● Complete the following:
• A. Rewrite the forum thread about the barn drawing between "I could not" and "to your elbow.", inclusive, putting "son" in place of "daughter".
• B. Write the next part of the forum thread about the barn drawing, picking up right after its final line.

● Source excerpt:
--- Begin ---
# Barn Drawing



## prburkhardt (9 mo ago)

I consider this the best drawing I have done so far.


----------



## prburkhardt (9 mo ago)

Not sure why I posted this, boredom is getting the best of me I guess.


----------



## John Smith_inFL (Dec 15, 2021)

looks good to me !!!
why did you take it from Pinterest ??


----------



## prburkhardt (9 mo ago)

I could not figure out how to get it from my phone to here. My daughter figured out how to get it on Pinterest. Opened it there and saved to computer.


----------



## John Smith_inFL (Dec 15, 2021)

good deal. that's like going around your back to get to your elbow.
at least you got it figured out. I'll crop it and re-post it for you. It is a very nice drawing.
I don't do phones - hope you get it figured out so you can post more of your work here.


----------



## prburkhardt (9 mo ago)
--- End ---
● Source material:
--- Begin ---
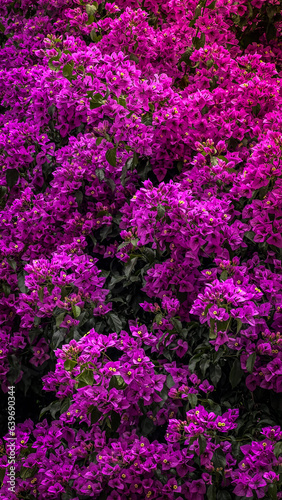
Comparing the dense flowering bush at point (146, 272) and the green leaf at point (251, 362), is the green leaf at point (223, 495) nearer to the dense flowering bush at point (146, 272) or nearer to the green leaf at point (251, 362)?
the dense flowering bush at point (146, 272)

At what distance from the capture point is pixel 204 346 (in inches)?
--- End ---
● Answers to the exercise:
• A.
I could not figure out how to get it from my phone to here. My son figured out how to get it on Pinterest. Opened it there and saved to computer.


----------



## John Smith_inFL (Dec 15, 2021)

good deal. that's like going around your back to get to your elbow.

• B.
John, thank you, I figured there was a way to do that but I could not figure out.

So if I have a drawing, how do I get it on here?


----------



## John Smith_inFL (Dec 15, 2021)

I am on a laptop computer. I take photos I want to show and simply drag them to the square icon. (you have to click the icon first, then drag your photo onto it). I have no idea how "smart phones" work - I don't even have one.


----------



## Aafke Art (Oct 11, 2021)

Lovely drawing!


----------



## prburkhardt (9 mo ago)

Thank you, I appreciate that.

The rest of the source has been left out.